** TASK A **
According to the Battle Autumn '22 page text, what was the attendance at the event?

** PAGE TEXT **
- Promotion: New Japan Pro-Wrestling
- Date: November 5, 2022
- City: Osaka, Japan
- Venue: Osaka Prefectural Gymnasium
- Attendance: 4,006

Event chronology
| ← Previous Rumble on 44th Street | Next → Historic X-Over |

= Battle Autumn '22 =

2022 New Japan Pro-Wrestling professional wrestling event

Battle Autumn '22 was a professional wrestling event produced by New Japan Pro-Wrestling (NJPW). It took place on November 5, 2022 in Osaka, Japan at Osaka Prefectural Gymnasium.

Battle Autumn featured the return of Shota Umino, who returned after Will Ospreay called out any NJPW wrestler, after the successful defense of his IWGP United States Championship against Tetsuya Naito.

==Storylines==
Battle Autumn featured nine professional wrestling matches that involved different wrestlers from pre-existing scripted feuds and storylines. Wrestlers portrayed villains, heroes, or less distinguishable characters in the scripted events that built tension and culminated in a wrestling match or series of matches.

** TASK B **
Revise the records starting at their first line and ending at the line containing "Write the ABC notation for this score.", replacing "Untitled" with "Sketch" and leaving everything else unchanged.

** EXERCISE MATERIAL **
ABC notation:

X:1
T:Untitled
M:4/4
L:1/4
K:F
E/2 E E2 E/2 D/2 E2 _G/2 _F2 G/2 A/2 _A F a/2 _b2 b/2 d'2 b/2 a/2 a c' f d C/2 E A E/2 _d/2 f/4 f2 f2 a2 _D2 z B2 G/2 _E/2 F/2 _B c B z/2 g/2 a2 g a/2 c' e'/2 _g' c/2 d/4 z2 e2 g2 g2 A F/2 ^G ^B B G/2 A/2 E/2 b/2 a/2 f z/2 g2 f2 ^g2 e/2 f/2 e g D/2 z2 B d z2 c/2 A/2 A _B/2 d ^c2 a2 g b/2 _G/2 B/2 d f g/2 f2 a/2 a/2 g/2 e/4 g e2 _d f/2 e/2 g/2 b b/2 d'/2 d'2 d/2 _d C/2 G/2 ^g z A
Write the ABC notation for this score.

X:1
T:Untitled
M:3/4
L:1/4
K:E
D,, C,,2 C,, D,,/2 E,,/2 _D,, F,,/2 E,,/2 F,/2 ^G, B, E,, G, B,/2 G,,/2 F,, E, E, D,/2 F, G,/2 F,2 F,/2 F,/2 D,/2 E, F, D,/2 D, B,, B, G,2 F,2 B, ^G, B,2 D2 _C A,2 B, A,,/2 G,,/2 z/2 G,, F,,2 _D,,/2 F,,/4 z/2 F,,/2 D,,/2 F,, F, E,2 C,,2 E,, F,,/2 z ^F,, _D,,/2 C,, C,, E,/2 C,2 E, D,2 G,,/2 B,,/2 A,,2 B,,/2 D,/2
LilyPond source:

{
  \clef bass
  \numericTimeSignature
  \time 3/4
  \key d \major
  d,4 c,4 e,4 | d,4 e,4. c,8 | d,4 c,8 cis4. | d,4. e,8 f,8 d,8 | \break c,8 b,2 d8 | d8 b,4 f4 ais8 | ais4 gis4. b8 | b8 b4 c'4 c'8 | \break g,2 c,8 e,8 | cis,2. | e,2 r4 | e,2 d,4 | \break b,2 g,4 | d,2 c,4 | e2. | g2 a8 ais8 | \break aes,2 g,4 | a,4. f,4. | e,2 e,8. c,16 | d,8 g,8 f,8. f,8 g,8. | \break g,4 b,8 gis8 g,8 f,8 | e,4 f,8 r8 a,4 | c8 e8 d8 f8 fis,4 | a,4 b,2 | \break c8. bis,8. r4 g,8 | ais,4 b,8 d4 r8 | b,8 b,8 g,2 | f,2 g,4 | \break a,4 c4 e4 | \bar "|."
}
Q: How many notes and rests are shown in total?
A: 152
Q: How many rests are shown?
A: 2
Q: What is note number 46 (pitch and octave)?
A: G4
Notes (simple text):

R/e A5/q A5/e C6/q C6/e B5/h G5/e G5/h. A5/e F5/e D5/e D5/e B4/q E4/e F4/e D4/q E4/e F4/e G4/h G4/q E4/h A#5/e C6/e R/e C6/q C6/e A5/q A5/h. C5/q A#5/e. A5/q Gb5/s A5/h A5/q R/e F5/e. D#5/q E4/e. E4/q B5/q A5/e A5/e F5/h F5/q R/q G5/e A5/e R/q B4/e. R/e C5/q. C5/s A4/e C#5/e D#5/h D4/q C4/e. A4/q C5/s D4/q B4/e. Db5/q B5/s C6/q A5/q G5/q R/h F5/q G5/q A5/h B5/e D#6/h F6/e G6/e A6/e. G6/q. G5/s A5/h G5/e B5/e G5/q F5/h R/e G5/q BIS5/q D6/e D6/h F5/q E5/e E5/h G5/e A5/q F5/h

** EXERCISE RESPONSE A **
4,006

** EXERCISE RESPONSE B **
ABC notation:

X:1
T:Sketch
M:4/4
L:1/4
K:F
E/2 E E2 E/2 D/2 E2 _G/2 _F2 G/2 A/2 _A F a/2 _b2 b/2 d'2 b/2 a/2 a c' f d C/2 E A E/2 _d/2 f/4 f2 f2 a2 _D2 z B2 G/2 _E/2 F/2 _B c B z/2 g/2 a2 g a/2 c' e'/2 _g' c/2 d/4 z2 e2 g2 g2 A F/2 ^G ^B B G/2 A/2 E/2 b/2 a/2 f z/2 g2 f2 ^g2 e/2 f/2 e g D/2 z2 B d z2 c/2 A/2 A _B/2 d ^c2 a2 g b/2 _G/2 B/2 d f g/2 f2 a/2 a/2 g/2 e/4 g e2 _d f/2 e/2 g/2 b b/2 d'/2 d'2 d/2 _d C/2 G/2 ^g z A
Write the ABC notation for this score.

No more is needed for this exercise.